Uno dei testi più emozionanti di Un eterno imperfetto è la seconda delle poesie incentrate sui modi verbali che aiutano a dire il desiderio (Ottativo, 2): «Quando andrò sottoterra / e potrò come Francesco a due anni dire / mamma guarda la luna si spegne…». È una delle poesie nelle quali Giovanni Orelli sembrerebbe aver messo la sordina alla sua straripante cultura per limitarsi a citare solo il pensiero di un bambino di due anni. In realtà anche qui, come ha dimostrato un fine lettore, Luca Serianni, Orelli cita o allude a versi del Pascoli latino, sia pure in modo quasi subliminale.

Negli ultimi anni della sua vita, Giovanni Orelli ha provveduto a riunire in volume parte della sua produzione poetica edita e inedita. Frantumi è il titolo eloquente che ha dato ad alcune rime sparse da lui raccolte in un libretto uscito nel 2014 per festeggiare i suoi ottantacinque anni. Anche qui troviamo alcune poesie che meritano senz’altro di entrare in questa mini-antologia commemorativa. Ed è interessante vedere come Orelli torni sui temi più suoi, variandoli. In A Farewell (un altro sonetto) ci si imbatte così nella reincarnazione, sotto altre spoglie, della indimenticabile tusa biunda di cui si parlava in Sant’Antoni dai padü. Se là l’io lirico si augurava di ritrovare la giovane emigrante friulana di Winterthur, da lui incontrata in un vagone di seconda classe e mai più rivista, qui si assiste a una replica della medesima situazione esistenziale: il fuggevole incontro in treno con una donna giovane o attraente e il successivo addio, già iscritto nell’ordine delle cose, all’arrivo dell’uno o dell’altra alla propria destinazione. Ancora una volta, dietro la situazione feriale, il lettore farà bene a sospettare una allusione colta: alla passante che affascina Baudelaire in una rumorosa via di Parigi (O toi que j’eusse aimée), o forse, ancora meglio, alla giovinetta triestina che incanta il vecchione sveviano in una delle “continuazioni” della Coscienza di Zeno. Perché il protagonista di A Farewell è vecchio, anche se, non diversamente da quando era giovane, di fronte al fascino femminile resta ammutolito. Questa volta, tuttavia, l’eterno innamorato della vita riesce a balbettare una frase di congedo, in inglese, poiché lei è straniera (I’ll never never see you again), e in extremis le manda un bacio con le dita, che la bella ricambia con un lampo di divertimento negli occhi.

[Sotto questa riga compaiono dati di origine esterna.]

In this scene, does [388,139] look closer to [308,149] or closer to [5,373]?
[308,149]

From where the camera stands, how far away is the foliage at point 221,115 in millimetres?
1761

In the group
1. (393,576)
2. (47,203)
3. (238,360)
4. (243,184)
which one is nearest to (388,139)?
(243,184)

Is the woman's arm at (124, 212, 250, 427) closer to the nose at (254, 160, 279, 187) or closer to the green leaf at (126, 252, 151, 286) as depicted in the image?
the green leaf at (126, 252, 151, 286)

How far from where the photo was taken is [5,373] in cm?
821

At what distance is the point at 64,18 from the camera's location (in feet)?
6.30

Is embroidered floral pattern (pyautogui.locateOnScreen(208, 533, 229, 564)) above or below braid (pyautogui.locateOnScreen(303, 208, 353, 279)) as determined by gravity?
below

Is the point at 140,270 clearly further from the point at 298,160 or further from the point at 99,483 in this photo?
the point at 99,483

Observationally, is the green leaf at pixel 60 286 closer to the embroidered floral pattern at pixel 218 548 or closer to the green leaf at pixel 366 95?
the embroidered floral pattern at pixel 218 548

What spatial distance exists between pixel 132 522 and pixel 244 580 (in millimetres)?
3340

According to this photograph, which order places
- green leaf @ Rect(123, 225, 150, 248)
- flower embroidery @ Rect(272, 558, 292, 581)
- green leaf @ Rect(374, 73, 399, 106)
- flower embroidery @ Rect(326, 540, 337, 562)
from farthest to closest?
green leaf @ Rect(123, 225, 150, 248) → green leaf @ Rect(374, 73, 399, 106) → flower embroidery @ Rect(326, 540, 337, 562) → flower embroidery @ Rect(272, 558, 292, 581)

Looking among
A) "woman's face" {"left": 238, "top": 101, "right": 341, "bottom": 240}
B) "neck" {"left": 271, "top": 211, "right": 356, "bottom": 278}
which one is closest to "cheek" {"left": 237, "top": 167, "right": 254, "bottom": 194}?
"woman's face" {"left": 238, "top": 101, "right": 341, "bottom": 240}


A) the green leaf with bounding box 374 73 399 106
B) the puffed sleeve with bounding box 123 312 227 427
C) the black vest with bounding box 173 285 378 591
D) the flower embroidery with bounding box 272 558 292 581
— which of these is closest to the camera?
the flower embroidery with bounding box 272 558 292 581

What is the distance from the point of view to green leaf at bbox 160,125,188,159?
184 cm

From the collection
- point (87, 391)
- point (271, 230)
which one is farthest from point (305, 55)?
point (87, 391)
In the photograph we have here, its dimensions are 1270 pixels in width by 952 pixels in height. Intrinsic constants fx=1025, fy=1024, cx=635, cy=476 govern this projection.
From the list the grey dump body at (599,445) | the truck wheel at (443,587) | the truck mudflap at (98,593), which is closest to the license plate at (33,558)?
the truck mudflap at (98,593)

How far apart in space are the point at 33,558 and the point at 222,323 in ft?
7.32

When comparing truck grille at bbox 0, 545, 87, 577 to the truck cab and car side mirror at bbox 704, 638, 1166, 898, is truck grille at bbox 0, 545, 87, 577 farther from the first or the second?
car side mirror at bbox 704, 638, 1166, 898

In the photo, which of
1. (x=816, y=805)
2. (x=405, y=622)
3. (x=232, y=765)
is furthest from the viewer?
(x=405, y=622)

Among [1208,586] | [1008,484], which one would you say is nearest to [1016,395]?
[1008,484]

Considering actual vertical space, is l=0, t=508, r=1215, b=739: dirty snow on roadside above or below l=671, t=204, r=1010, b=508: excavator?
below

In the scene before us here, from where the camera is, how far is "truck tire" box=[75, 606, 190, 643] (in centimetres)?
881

A Farewell tocca corde profonde, celebrando la struggente irripetibilità di ogni istante dell’esistenza, e suona quasi come un saluto d’addio alla giovinezza, alla bellezza, forse anche alla poesia. In realtà, l’io lirico orelliano, che prende la parola in questo libretto e negli altri due che seguiranno sull’orlo della vita, se è ben conscio dei guai che porta con sé la turpis senectus, continua goethianamente a vivere e a scrivere, e a godere di quella franchigia o licenza che è concessa soprattutto ai vecchi: mescolando i temi e i generi, e variando le forme, dal sonetto, ai distici di martelliani a rima baciata, alla metrica libera. Tra gli altri testi più felici dell’ultima produzione poetica di Giovanni Orelli si indicheranno allora Incespicando, con il sapiente uso del gerundio a unire incipit ed explicit, e Vocali, con il nipotino che riscuote il nonno da un passeggero torpore e lo richiama energicamente al lieto guazzabuglio della vita.

 

 

 

 

 

[1] Si veda ora Giovanni Orelli, L’opera poetica (con inediti), Introduzione di P. Gibellini, con una nota critica di M. Natale, Novara, Interlinea, 2019.